Saved data entries:
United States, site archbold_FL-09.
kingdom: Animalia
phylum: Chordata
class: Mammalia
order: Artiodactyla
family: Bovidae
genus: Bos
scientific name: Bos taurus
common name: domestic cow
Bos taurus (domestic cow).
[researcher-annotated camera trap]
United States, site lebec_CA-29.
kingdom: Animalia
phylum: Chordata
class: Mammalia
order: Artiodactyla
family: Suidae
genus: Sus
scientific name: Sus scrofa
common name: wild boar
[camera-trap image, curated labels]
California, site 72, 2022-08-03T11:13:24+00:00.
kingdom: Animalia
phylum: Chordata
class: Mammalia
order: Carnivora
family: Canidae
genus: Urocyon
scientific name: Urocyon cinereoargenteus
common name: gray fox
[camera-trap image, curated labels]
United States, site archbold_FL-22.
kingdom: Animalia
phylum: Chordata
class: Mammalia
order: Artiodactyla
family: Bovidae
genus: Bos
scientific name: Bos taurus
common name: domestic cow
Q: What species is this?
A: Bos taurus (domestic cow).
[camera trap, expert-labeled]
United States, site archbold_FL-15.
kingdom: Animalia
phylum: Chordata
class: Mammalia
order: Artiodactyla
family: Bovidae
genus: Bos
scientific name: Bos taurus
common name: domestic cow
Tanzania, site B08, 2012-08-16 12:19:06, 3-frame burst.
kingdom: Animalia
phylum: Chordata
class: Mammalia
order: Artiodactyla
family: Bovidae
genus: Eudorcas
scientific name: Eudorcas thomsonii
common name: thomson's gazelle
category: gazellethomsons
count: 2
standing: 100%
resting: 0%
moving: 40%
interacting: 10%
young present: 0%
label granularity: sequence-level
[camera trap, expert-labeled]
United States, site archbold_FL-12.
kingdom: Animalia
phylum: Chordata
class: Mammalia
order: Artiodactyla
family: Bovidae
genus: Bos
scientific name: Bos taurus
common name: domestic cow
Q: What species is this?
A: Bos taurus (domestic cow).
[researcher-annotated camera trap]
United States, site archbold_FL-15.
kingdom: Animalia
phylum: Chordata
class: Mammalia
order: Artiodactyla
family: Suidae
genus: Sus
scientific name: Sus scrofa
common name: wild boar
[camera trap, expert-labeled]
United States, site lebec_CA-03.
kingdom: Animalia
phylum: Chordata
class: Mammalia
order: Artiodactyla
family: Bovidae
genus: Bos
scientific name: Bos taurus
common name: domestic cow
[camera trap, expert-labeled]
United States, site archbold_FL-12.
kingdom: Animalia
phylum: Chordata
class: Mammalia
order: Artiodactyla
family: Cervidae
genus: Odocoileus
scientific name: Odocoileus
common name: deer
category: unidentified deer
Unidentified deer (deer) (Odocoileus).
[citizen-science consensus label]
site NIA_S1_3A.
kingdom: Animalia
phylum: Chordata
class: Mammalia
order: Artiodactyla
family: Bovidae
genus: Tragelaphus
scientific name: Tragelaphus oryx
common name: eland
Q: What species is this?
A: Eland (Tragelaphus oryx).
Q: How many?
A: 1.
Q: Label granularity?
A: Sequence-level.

Work order:
Repeat the records exactly, leaving out none of them.

Solution for this task:
United States, site archbold_FL-09.
kingdom: Animalia
phylum: Chordata
class: Mammalia
order: Artiodactyla
family: Bovidae
genus: Bos
scientific name: Bos taurus
common name: domestic cow
Bos taurus (domestic cow).
[researcher-annotated camera trap]
United States, site lebec_CA-29.
kingdom: Animalia
phylum: Chordata
class: Mammalia
order: Artiodactyla
family: Suidae
genus: Sus
scientific name: Sus scrofa
common name: wild boar
[camera-trap image, curated labels]
California, site 72, 2022-08-03T11:13:24+00:00.
kingdom: Animalia
phylum: Chordata
class: Mammalia
order: Carnivora
family: Canidae
genus: Urocyon
scientific name: Urocyon cinereoargenteus
common name: gray fox
[camera-trap image, curated labels]
United States, site archbold_FL-22.
kingdom: Animalia
phylum: Chordata
class: Mammalia
order: Artiodactyla
family: Bovidae
genus: Bos
scientific name: Bos taurus
common name: domestic cow
Q: What species is this?
A: Bos taurus (domestic cow).
[camera trap, expert-labeled]
United States, site archbold_FL-15.
kingdom: Animalia
phylum: Chordata
class: Mammalia
order: Artiodactyla
family: Bovidae
genus: Bos
scientific name: Bos taurus
common name: domestic cow
Tanzania, site B08, 2012-08-16 12:19:06, 3-frame burst.
kingdom: Animalia
phylum: Chordata
class: Mammalia
order: Artiodactyla
family: Bovidae
genus: Eudorcas
scientific name: Eudorcas thomsonii
common name: thomson's gazelle
category: gazellethomsons
count: 2
standing: 100%
resting: 0%
moving: 40%
interacting: 10%
young present: 0%
label granularity: sequence-level
[camera trap, expert-labeled]
United States, site archbold_FL-12.
kingdom: Animalia
phylum: Chordata
class: Mammalia
order: Artiodactyla
family: Bovidae
genus: Bos
scientific name: Bos taurus
common name: domestic cow
Q: What species is this?
A: Bos taurus (domestic cow).
[researcher-annotated camera trap]
United States, site archbold_FL-15.
kingdom: Animalia
phylum: Chordata
class: Mammalia
order: Artiodactyla
family: Suidae
genus: Sus
scientific name: Sus scrofa
common name: wild boar
[camera trap, expert-labeled]
United States, site lebec_CA-03.
kingdom: Animalia
phylum: Chordata
class: Mammalia
order: Artiodactyla
family: Bovidae
genus: Bos
scientific name: Bos taurus
common name: domestic cow
[camera trap, expert-labeled]
United States, site archbold_FL-12.
kingdom: Animalia
phylum: Chordata
class: Mammalia
order: Artiodactyla
family: Cervidae
genus: Odocoileus
scientific name: Odocoileus
common name: deer
category: unidentified deer
Unidentified deer (deer) (Odocoileus).
[citizen-science consensus label]
site NIA_S1_3A.
kingdom: Animalia
phylum: Chordata
class: Mammalia
order: Artiodactyla
family: Bovidae
genus: Tragelaphus
scientific name: Tragelaphus oryx
common name: eland
Q: What species is this?
A: Eland (Tragelaphus oryx).
Q: How many?
A: 1.
Q: Label granularity?
A: Sequence-level.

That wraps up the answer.